Осенью 1899 года мне представилась возможность либо поехать в Филадельфию, место моих ранних интеллектуальных сражений, в качестве лектора Независимого общества, либо вернуться в Чикаго, после четырехлетнего отсутствия в этом городе, чтобы стать лектором общества, которое обещало помочь поддерживать платформу, приверженную бескомпромиссному рационализму. Члены и лекторы Этических обществ выразили значительные возражения против моей попытки организовать Независимое общество в Чикаго. Разве одного либерального общества недостаточно в Чикаго? — спрашивали они. Разве этическая платформа не отвечала целям, которым желало служить предлагаемое общество? Не буду ли я разделять и тем самым ослаблять дело, арендуя новый лекционный зал? Мои критики не возражали против моего отъезда в города, где не было Этических обществ, но в городах, где оно было, я был не нужен — таков был их аргумент. Но время показало, что общество, лектором которого я был последние десять лет, ни в малейшей степени не конфликтует с работой Этических обществ и не дублирует ее. Существует радикальная разница между Этической культурой и Рационализмом, которую можно проиллюстрировать с помощью примера: У одного короля было много рабов. Этот король был рабовладельцем очень, очень долгое время. И его рабы жили в рабстве с тех пор, как себя помнили. Среди рабов короля были молодые и старые, мужчины и женщины, богатые и бедные.

И вот однажды к рабовладельцу пришли люди из чужой страны, которые потребовали, чтобы рабам дали свободу. Король предал их смерти и продолжал удерживать своих рабов. Время от времени приходили другие, требуя свободы для рабов, но их постигла та же участь. Некоторые из проповедников свободы были сожжены на костре, другие замучены до смерти в темницах, а третьи были преданы мечу. Но это не остановило приход новых проповедников свободы.

Когда число людей, верящих в свободу для рабов, увеличилось настолько, что стало вызывать уважение, рабовладелец изменил свою политику.

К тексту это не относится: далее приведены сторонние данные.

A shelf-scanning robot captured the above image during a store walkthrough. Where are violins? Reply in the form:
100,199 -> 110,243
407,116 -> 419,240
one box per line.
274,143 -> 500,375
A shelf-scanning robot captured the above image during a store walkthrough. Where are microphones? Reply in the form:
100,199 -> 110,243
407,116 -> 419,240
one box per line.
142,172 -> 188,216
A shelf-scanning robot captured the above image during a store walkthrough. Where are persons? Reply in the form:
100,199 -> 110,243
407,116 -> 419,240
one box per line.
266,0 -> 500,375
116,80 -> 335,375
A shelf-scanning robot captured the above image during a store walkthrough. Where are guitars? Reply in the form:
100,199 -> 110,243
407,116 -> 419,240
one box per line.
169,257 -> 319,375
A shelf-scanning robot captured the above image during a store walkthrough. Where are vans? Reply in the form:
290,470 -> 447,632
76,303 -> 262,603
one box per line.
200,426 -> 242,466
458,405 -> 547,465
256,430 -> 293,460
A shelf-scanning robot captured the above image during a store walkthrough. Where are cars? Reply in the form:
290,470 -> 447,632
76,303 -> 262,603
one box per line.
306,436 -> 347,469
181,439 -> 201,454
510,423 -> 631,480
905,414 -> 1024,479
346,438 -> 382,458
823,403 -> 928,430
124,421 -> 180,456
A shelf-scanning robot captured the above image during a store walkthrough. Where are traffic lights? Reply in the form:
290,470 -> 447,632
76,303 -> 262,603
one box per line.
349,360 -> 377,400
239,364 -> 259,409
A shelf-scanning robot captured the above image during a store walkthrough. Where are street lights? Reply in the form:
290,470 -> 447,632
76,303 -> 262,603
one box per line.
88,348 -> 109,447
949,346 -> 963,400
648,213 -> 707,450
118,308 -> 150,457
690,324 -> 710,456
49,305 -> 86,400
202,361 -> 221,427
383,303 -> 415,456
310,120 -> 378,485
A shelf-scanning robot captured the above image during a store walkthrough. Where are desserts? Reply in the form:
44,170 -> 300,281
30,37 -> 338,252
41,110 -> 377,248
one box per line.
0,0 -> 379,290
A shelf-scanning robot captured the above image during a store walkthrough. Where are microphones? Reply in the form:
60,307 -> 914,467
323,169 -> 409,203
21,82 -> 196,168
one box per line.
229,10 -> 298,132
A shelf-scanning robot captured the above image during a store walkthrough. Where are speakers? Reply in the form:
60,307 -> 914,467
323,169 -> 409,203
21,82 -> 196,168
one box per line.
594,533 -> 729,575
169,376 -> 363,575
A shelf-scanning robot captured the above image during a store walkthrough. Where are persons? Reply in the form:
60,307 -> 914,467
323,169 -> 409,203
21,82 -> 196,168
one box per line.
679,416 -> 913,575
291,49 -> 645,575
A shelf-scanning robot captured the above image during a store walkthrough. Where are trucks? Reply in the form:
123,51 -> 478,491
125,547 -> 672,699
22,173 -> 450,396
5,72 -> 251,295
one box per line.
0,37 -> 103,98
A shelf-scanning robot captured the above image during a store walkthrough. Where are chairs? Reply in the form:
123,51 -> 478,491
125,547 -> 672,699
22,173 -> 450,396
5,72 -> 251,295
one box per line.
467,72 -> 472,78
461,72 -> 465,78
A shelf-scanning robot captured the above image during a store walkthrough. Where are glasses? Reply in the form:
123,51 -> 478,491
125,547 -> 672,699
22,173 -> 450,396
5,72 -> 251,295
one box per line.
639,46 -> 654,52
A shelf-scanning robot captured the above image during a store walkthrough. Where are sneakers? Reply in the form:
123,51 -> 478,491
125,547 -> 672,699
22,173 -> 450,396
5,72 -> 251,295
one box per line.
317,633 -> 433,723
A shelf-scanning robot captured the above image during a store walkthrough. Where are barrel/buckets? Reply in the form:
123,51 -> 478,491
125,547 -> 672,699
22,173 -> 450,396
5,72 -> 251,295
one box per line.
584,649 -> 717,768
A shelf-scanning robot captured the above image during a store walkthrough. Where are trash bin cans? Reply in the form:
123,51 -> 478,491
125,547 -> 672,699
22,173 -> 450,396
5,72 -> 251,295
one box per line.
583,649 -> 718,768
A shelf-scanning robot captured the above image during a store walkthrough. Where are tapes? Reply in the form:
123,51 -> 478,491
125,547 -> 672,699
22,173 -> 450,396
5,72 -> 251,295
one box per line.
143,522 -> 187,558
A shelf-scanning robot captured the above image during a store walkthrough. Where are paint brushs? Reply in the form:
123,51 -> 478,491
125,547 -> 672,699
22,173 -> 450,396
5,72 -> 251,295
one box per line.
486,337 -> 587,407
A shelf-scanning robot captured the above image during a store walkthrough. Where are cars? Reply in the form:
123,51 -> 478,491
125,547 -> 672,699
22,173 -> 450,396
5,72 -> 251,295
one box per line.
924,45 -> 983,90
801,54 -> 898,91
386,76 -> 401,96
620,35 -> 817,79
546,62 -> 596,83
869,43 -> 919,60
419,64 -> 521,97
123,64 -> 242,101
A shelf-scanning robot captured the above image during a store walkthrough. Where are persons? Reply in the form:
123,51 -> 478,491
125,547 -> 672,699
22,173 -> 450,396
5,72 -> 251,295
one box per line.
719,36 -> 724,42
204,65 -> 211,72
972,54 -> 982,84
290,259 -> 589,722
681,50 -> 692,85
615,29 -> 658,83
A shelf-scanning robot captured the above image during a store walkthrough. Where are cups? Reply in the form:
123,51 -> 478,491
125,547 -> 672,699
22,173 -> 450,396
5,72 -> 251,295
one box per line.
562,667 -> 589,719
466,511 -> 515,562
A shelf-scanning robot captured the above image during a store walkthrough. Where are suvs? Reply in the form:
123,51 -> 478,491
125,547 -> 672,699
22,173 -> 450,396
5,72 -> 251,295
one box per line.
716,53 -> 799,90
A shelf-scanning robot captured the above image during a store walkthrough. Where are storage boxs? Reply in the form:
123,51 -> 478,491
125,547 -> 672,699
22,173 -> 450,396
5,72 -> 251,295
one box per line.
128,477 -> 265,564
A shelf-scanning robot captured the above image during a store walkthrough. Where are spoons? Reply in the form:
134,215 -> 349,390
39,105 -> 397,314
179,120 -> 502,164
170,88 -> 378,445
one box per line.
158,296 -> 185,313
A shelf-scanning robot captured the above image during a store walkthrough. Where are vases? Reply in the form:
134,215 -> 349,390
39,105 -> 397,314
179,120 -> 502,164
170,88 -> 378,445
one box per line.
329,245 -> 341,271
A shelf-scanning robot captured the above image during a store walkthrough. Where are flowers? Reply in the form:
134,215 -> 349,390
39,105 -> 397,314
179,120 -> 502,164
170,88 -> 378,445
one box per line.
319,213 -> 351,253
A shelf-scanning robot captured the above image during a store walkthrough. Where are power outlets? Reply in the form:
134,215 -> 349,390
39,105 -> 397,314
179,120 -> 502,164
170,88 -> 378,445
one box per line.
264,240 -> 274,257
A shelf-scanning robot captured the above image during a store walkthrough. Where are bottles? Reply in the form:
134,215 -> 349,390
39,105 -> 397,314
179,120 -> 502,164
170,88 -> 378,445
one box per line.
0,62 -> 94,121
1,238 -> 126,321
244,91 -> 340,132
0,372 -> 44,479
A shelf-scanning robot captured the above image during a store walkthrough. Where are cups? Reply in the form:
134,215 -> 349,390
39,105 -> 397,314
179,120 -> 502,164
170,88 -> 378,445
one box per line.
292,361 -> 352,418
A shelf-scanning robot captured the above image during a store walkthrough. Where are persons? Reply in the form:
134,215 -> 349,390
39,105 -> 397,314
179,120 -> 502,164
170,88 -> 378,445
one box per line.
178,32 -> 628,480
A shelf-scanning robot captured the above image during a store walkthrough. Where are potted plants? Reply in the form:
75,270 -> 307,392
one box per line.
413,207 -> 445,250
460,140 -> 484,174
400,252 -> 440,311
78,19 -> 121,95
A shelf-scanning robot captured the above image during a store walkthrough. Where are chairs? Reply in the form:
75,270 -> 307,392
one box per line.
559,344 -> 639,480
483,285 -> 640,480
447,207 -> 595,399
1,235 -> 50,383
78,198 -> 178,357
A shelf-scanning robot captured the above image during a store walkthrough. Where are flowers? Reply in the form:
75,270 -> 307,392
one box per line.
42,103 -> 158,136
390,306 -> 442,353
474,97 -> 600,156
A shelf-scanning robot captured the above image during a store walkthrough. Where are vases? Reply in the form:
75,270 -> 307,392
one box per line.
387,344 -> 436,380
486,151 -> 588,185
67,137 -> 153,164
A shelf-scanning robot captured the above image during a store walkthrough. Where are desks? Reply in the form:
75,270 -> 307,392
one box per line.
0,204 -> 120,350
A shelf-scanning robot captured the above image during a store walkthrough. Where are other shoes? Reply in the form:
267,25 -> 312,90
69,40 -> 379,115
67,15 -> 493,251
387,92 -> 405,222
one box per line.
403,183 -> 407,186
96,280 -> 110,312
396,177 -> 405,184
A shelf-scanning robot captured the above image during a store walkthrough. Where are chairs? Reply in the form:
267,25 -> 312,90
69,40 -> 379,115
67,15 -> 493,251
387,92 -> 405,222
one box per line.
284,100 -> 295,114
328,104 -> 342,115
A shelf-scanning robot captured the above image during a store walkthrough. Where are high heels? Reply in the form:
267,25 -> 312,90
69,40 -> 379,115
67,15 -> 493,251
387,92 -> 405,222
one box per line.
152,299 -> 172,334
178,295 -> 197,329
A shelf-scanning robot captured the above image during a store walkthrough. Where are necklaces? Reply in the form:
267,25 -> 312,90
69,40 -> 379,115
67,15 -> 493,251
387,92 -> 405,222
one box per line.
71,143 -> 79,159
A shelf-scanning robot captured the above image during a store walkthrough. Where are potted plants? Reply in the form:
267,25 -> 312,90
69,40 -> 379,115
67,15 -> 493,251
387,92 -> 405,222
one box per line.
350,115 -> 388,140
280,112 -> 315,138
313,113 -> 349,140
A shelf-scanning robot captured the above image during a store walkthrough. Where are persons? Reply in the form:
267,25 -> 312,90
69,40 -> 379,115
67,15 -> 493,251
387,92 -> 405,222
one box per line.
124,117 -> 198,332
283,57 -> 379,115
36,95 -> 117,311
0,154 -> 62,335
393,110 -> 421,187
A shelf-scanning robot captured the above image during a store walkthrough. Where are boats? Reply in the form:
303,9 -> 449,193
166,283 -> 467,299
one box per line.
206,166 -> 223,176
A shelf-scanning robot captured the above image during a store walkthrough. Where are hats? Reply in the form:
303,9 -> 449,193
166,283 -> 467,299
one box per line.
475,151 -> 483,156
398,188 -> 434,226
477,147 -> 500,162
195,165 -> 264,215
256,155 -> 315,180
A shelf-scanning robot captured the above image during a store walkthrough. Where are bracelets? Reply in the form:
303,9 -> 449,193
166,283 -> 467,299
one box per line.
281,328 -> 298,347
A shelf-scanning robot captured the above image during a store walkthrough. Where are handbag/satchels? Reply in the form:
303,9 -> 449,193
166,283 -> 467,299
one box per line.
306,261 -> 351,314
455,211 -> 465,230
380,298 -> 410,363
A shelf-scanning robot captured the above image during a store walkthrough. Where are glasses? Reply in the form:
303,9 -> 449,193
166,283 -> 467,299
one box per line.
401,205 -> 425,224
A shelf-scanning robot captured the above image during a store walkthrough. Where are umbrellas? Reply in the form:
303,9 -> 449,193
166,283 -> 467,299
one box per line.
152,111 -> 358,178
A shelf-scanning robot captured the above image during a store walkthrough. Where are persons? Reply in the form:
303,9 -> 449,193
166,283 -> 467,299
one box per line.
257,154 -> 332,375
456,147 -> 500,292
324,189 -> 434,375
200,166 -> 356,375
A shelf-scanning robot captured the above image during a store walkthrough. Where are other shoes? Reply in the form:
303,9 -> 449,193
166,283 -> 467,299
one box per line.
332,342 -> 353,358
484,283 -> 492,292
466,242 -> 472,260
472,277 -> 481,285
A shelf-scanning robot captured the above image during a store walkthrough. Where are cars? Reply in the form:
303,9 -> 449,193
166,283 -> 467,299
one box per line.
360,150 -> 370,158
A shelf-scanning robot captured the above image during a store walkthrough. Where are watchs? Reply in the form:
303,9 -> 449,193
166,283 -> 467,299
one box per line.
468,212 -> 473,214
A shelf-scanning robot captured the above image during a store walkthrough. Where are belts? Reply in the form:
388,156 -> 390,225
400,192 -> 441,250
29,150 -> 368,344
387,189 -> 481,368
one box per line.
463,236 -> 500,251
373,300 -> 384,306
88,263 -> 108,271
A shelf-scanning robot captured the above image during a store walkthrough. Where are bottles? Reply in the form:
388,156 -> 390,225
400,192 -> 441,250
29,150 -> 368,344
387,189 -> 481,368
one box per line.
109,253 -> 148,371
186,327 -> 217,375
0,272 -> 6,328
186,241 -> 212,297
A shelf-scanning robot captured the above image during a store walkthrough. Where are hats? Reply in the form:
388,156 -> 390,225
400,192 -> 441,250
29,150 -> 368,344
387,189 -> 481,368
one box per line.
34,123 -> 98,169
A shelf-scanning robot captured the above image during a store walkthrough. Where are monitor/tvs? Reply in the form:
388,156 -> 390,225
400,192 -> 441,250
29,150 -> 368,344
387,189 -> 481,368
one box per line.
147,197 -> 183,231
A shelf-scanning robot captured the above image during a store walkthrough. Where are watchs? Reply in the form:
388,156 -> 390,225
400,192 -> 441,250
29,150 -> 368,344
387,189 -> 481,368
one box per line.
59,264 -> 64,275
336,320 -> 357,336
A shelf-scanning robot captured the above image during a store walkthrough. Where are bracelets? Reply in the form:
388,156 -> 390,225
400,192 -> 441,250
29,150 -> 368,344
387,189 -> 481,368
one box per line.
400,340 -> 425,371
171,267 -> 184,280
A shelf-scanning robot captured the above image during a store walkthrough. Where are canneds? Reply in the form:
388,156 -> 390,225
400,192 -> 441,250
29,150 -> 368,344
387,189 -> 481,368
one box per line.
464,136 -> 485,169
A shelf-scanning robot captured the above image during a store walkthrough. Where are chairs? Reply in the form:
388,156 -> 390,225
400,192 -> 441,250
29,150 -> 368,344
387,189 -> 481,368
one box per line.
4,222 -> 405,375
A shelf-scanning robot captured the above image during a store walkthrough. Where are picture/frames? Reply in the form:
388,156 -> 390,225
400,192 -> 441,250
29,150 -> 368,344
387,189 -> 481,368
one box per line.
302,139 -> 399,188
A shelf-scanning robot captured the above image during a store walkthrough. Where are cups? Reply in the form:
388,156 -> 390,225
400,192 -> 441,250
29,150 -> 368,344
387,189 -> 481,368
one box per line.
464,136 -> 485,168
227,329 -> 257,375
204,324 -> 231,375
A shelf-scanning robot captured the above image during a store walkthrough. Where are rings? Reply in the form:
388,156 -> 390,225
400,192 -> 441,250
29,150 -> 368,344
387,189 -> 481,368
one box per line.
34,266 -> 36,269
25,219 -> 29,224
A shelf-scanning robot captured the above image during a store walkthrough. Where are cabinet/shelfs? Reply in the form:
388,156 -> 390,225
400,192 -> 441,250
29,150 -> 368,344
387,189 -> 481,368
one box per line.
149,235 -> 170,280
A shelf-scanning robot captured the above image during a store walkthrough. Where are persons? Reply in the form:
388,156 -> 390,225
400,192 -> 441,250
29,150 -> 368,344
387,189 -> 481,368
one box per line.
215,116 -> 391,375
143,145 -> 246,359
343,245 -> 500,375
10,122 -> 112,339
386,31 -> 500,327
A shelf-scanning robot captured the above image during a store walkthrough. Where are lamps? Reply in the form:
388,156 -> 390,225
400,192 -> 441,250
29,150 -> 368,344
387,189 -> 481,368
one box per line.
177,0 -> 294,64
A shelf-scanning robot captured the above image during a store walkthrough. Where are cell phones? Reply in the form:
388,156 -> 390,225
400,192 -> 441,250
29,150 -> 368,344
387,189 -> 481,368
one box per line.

Он принял посланников свободы с большой любезностью и гостеприимством и выразил надежду, что он и они смогут прийти к удовлетворительному соглашению.

«Почему вы требуете свободы для рабов?» — спросил он очень вежливо. «Это их право, и только оно может развить в них лучшие возможности», — ответили они.

«Я полностью согласен — более того, я буду сотрудничать с вами ради этой похвальной цели, но при одном условии: они должны оставаться под моей опекой и подчиняться мне как своему проводнику и защитнику».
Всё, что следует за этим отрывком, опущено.